* **Entries**:
· · ·

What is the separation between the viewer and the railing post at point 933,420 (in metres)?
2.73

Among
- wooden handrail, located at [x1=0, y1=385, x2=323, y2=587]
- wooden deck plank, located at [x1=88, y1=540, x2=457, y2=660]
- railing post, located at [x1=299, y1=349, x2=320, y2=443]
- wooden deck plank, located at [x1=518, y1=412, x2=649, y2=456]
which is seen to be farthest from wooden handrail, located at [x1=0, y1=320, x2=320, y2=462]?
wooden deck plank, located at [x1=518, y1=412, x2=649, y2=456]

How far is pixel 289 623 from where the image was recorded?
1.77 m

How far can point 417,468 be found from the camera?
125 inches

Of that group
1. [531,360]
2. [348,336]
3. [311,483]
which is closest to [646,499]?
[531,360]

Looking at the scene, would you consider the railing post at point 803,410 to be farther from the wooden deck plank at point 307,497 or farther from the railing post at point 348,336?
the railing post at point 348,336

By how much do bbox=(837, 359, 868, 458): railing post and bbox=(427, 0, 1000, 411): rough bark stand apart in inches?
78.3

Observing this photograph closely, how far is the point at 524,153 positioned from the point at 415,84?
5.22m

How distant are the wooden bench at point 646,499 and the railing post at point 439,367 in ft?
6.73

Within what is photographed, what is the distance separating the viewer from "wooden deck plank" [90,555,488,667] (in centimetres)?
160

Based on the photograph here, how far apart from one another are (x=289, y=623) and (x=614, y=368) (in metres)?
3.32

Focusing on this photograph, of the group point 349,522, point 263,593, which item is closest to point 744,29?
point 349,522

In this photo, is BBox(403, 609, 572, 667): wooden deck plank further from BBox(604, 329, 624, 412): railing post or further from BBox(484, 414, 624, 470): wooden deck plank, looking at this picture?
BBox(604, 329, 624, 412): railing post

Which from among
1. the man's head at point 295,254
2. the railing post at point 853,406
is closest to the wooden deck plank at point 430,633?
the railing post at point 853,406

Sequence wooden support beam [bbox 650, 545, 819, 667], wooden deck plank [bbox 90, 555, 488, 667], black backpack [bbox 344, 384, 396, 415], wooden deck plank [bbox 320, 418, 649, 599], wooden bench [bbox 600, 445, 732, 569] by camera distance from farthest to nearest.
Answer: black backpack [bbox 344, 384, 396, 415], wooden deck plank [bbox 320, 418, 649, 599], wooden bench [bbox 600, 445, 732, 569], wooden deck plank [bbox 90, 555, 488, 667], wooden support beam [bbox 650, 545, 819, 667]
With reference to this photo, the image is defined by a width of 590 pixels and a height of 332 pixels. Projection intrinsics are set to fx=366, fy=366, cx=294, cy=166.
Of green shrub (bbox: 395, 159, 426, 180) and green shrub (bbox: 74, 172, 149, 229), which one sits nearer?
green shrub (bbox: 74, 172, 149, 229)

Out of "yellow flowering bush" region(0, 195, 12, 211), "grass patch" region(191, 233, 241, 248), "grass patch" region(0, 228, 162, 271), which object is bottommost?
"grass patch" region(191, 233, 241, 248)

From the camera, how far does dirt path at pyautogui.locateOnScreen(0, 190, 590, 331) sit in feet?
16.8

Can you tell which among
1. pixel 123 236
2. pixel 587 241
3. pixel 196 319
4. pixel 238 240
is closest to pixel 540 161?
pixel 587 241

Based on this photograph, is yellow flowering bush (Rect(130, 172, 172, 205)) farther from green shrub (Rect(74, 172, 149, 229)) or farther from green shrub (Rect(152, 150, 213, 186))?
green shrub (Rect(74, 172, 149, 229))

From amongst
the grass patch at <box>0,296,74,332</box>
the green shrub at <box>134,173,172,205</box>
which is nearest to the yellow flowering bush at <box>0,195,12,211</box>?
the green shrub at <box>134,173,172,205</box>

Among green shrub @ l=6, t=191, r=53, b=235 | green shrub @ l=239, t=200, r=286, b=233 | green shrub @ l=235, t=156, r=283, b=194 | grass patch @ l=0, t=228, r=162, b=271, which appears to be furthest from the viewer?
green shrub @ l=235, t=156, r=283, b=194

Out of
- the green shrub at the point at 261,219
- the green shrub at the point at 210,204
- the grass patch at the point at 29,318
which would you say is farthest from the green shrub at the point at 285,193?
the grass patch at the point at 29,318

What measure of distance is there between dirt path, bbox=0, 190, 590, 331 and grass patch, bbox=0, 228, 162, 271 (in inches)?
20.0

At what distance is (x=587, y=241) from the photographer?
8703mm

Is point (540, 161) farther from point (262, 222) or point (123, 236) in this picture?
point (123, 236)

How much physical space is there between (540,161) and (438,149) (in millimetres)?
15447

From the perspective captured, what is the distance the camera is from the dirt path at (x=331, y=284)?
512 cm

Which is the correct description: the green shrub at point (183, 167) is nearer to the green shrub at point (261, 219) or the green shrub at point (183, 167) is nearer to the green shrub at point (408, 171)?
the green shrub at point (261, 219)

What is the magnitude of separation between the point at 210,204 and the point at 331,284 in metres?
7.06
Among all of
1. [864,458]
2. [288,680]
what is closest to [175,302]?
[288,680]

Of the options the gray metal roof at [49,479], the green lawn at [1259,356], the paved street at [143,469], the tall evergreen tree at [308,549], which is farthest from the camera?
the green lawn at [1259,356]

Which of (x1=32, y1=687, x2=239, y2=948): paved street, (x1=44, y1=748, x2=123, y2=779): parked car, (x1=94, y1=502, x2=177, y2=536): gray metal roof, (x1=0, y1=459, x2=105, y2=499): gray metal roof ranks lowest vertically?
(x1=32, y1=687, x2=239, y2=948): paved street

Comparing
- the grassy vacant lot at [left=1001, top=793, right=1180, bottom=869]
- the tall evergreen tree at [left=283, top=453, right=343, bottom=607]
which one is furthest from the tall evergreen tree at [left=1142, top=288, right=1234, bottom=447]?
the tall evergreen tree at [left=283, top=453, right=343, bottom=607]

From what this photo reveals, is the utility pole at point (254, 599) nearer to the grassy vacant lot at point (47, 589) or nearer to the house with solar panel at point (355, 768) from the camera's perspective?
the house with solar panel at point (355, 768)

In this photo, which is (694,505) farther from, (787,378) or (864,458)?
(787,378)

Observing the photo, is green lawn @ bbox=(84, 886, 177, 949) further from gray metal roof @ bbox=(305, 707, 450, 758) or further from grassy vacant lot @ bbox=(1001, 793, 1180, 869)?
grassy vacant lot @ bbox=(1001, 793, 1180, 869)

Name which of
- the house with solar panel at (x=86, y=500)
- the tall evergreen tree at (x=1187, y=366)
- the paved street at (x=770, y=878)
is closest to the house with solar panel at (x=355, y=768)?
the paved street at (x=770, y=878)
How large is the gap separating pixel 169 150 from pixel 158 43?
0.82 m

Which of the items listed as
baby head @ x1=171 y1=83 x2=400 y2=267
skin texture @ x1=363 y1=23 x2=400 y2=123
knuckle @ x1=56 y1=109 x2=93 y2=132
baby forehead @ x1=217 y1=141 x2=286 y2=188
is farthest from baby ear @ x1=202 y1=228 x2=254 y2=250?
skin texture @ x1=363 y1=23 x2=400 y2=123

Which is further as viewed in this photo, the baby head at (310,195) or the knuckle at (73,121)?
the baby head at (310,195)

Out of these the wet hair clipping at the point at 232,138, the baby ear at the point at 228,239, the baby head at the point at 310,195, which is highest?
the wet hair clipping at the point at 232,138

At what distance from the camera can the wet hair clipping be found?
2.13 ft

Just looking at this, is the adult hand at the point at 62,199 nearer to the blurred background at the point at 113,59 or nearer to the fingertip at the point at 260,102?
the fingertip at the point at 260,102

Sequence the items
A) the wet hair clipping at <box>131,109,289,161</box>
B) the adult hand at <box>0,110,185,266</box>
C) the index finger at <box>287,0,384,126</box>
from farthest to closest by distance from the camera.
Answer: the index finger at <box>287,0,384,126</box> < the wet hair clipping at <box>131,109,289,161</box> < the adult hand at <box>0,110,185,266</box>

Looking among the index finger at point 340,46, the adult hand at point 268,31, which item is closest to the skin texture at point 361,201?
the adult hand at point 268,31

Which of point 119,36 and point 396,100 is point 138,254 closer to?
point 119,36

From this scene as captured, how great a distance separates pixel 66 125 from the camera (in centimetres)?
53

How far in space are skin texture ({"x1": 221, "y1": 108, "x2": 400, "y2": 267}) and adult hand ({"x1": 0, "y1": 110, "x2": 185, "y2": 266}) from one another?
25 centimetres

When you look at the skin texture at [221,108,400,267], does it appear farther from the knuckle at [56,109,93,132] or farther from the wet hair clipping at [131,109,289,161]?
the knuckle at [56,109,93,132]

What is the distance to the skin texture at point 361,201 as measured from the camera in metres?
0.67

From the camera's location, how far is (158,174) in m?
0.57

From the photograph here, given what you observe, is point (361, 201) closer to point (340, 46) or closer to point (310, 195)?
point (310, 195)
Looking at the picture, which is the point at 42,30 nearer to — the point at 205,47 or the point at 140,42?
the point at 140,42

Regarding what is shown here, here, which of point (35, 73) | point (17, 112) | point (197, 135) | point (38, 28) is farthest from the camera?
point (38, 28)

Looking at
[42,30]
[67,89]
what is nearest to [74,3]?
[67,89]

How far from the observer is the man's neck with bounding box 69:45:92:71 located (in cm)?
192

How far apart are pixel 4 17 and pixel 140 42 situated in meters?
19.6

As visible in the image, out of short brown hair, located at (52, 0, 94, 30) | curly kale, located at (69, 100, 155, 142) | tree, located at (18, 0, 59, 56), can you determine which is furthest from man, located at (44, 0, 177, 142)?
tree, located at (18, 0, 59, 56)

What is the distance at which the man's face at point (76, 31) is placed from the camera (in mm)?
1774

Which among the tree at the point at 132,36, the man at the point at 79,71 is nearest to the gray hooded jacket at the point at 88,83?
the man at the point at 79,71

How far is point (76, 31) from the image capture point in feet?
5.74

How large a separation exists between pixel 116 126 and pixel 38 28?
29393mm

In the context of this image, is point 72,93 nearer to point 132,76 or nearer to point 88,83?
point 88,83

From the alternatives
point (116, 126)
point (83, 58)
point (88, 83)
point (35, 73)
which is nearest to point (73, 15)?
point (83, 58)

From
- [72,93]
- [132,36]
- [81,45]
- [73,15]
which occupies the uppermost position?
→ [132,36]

· · ·

* **Exercise goal**: Your task is to extract the lines running from the one with "How far from" to the end of the material, inclusive, copying each exactly and adding nothing.

* **Correct answer**:
How far from the observer is the man's neck with bounding box 69:45:92:71 located (in cm)?
192

How far apart are pixel 4 17 and pixel 140 42 situated in meters?
19.6

As visible in the image, out of short brown hair, located at (52, 0, 94, 30) | curly kale, located at (69, 100, 155, 142) | tree, located at (18, 0, 59, 56), can you determine which is furthest from man, located at (44, 0, 177, 142)?
tree, located at (18, 0, 59, 56)

What is the distance at which the man's face at point (76, 31) is placed from the camera (in mm)?
1774

Which among the tree at the point at 132,36, the man at the point at 79,71 is nearest to the gray hooded jacket at the point at 88,83?
the man at the point at 79,71

How far is point (76, 31) from the image capture point in feet?
5.74

How large a separation exists between pixel 116 126 and pixel 38 28?
29393mm

In the context of this image, is point 72,93 nearer to point 132,76 or nearer to point 88,83?
point 88,83

From the alternatives
point (116, 126)
point (83, 58)
point (88, 83)
point (35, 73)
which is nearest to point (73, 15)?
point (83, 58)

From
- [72,93]
- [132,36]
- [81,45]
- [73,15]
which occupies the uppermost position?
→ [132,36]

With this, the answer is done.